EXTRACT PROVIDED:
-=-=-=-=-
Sarah is a writer and editor who creates white papers, customer stories, and educational pieces for Plaid. Her favorite thing about fintech is that it makes financial awareness more accessible.

Automated Clearing House (ACH) payments are popular because they’re low-cost and accessible. But they come with risks, especially for returns. Often the result of fraud or insufficient funds, an ACH return is a rejected or incomplete payment. At scale, returns can eat into profits, counteracting ACH’s low cost. 

In addition, companies often implement ACH holds lasting several days to prevent returns. But this approach limits a customer’s ability to get the most out of a service or move their money, hurting their ACH experience. 

With the ACH network processing 7.7 billion payments in the first quarter of 2023, preventing returns can have a major impact on businesses. Understanding and assessing ACH risk can give your business the benefits of ACH while curbing its downsides. 

Why use ACH?

ACH is a bank-linked payment method, meaning it moves money from one bank account to another. It’s run by the National Automated Clearinghouse Association (Nacha) and is often described as the digitization of checks. 

Compared to its physical predecessors, like cash and checks, ACH is convenient and remote-friendly. Plus, it’s incredibly common, with Nacha having processed 30 billion payments in 2022 totaling $72.62 trillion. It’s also very low cost, with the median falling between $0.26 and $0.50 for businesses in 2022. In some cases, fees can be set lower for high volumes, or even set to a flat rate.

ACH is ideal for recurring payments like autopay, which helps people make payments on time. Other common use cases include some peer-to-peer (P2P) payments and direct deposit. Because many people prefer ACH, offering ACH can also help businesses meet customer preferences.

ACH risks: lost funds and fraud 


The biggest issue companies have with ACH is returns. If a company has already released funds to a customer and is hit with a return, they have to eat the cost unless they’re able to collect it from the user. Returns are common with ACH because there is no real-time verification of transaction information, and typical payments take 1-3 days to process unless payers are using same-day ACH. 

This settlement window creates the possibility for people to use money from their account before the payment settles. This can increase the likelihood of an insufficient funds return (code R01), for which the merchant will incur a fee. On the consumer side, it increases the risk of over-drafting an account, too. This is one of the most common ACH return scenarios and can really hurt the customer experience.
-=-=-=-=-
Records from a dataset:
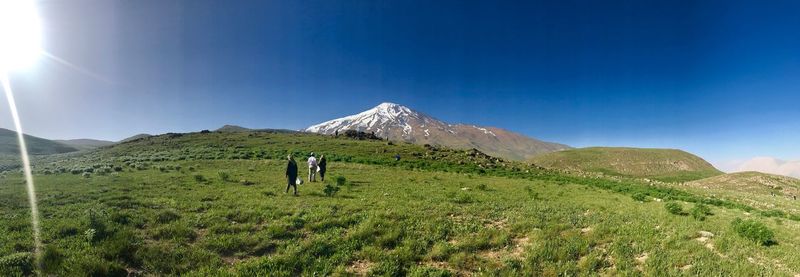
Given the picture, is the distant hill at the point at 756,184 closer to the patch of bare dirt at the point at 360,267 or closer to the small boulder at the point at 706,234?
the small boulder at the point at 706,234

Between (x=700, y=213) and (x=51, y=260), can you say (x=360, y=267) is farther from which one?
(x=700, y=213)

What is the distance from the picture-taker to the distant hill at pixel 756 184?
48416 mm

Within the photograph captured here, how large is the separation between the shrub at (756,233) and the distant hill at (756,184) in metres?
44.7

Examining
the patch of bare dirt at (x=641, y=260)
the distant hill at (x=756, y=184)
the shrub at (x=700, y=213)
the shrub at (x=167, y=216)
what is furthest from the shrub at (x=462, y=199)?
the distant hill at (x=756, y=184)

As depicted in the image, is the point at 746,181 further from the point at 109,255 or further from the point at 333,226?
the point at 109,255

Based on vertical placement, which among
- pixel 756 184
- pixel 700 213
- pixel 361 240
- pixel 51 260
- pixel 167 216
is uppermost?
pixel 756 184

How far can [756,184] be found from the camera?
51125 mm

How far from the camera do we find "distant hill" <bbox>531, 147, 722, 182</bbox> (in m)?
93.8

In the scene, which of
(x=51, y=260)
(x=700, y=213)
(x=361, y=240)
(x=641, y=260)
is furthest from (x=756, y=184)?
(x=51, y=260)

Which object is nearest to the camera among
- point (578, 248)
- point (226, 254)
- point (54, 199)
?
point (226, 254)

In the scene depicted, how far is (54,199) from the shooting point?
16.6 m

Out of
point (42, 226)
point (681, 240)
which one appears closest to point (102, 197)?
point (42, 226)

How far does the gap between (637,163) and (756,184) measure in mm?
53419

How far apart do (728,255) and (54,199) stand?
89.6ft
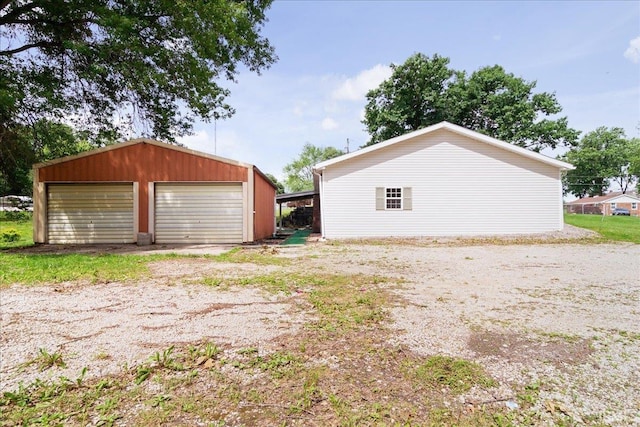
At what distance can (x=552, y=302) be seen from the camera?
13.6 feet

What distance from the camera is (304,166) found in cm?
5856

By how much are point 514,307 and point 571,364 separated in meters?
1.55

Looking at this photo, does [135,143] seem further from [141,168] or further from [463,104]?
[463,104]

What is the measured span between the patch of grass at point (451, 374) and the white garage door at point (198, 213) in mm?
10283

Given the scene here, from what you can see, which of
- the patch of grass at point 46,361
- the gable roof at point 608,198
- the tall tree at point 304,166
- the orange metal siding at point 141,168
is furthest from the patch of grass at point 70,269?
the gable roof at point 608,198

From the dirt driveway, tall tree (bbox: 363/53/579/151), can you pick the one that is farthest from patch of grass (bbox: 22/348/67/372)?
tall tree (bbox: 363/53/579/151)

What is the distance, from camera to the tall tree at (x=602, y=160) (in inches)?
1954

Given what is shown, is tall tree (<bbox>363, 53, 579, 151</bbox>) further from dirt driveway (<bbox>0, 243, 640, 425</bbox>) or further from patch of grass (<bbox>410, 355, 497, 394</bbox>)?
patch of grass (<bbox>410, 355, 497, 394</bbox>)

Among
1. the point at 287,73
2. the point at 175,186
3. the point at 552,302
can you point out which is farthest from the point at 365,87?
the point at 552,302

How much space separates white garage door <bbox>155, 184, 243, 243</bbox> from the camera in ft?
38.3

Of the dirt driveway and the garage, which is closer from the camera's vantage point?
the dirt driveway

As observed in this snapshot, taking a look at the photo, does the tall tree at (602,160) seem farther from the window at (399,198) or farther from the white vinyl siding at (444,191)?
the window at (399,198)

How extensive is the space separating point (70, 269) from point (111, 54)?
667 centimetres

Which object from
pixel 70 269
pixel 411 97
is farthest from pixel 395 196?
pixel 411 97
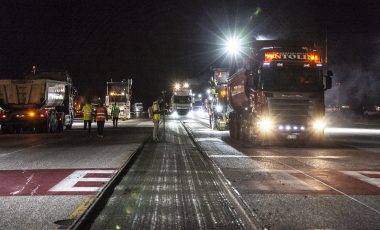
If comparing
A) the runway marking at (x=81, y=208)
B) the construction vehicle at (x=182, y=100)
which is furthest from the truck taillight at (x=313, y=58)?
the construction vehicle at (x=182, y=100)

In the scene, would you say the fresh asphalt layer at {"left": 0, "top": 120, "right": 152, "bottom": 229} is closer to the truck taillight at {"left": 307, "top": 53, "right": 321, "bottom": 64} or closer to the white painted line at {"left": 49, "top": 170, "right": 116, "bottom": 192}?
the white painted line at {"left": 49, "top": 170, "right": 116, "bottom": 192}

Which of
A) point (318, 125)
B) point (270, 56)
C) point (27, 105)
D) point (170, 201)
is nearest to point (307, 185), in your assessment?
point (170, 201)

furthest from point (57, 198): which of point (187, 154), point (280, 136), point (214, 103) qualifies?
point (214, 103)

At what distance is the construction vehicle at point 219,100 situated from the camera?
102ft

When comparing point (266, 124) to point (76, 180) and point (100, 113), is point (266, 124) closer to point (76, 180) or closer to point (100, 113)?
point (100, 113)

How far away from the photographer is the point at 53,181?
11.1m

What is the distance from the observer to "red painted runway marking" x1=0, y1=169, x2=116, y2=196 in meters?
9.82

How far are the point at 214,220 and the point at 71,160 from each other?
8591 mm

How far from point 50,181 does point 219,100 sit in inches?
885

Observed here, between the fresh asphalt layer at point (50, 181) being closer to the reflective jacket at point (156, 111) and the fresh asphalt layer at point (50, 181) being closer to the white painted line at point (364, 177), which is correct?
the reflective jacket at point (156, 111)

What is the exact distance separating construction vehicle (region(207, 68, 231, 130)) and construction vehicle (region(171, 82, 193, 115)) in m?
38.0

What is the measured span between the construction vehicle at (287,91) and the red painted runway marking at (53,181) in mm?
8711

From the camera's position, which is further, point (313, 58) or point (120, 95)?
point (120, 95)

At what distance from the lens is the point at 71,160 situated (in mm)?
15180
-=-=-=-=-
TASK LIST:
**a)** Condense the paragraph of the ACH payments text that begins "Compared to its physical predecessors" into a short bulleted list that keeps its main facts.
**b)** According to the ACH payments text, how many payments did the ACH network process in the first quarter of 2023?
**c)** Extend the ACH payments text with a few more paragraphs that follow on from its final sentence.

SOLVED TASKS:
**a)**
- ACH is more convenient and remote-friendly than cash and checks.
- Nacha processed 30 billion payments in 2022, totaling $72.62 trillion.
- The median cost for businesses in 2022 was between $0.26 and $0.50.
- Fees can sometimes be lowered for high volumes or set to a flat rate.

**b)** 7.7 billion payments.

**c)**
Returns can happen at the bank or customer level. Bank initiated-returns may be the result of things like insufficient funds, closed accounts, or invalid account numbers, and these returns are typically submitted within two business days. Some customer-initiated returns are due to the customer revoking authorization, claiming the payment was never authorized, or that it did not follow agreed-upon terms. Customers have up to 60 calendar days to inform their bank that the payment should be returned for these reasons.

Nacha maintains return rate thresholds that companies must meet. Too many returns can lead to fines or jeopardize a company’s ability to remain in the network and process ACH payments in the future. These thresholds have shifted over time, so it can also be challenging for companies to keep up with Nacha’s changing regulations. 


Another major risk for ACH is fraud, with ACH debits being the second most popular payment method targeted for fraud in 2021. In addition to non-fraud returns, the lack of real-time verification for ACH transactions also contributes to fraud challenges. 

For example, in ghost funding, fraudsters fund online accounts using ACH, knowing they do not have sufficient funds. If the product or service does not prevent the user from actioning on the funds until they settle, the fraudster can make purchases using the account’s “ghost” funds.

Fraudsters can use stolen account information to transfer money to accounts they control or pay for goods via ACH. Some examples include: 

  • Account takeover (ATO) attacks involve criminals gaining control of accounts using stolen credentials. 

  • Phishing attacks–where malicious emails or websites are designed to steal credentials–are another common cause. 

  • First-party fraud involves using your own personal information to commit fraud. With ACH, this could look like a fraudster controlling two accounts and debiting money from one account to the other using a fintech service. Then, reporting that they did not authorize the debit. If the fintech service refunds the money, the fraudster has now profited off of the transaction. 

  • Social engineering attacks can take a variety of forms, but they all involve tricking people into sharing sensitive information, like account details or login credentials.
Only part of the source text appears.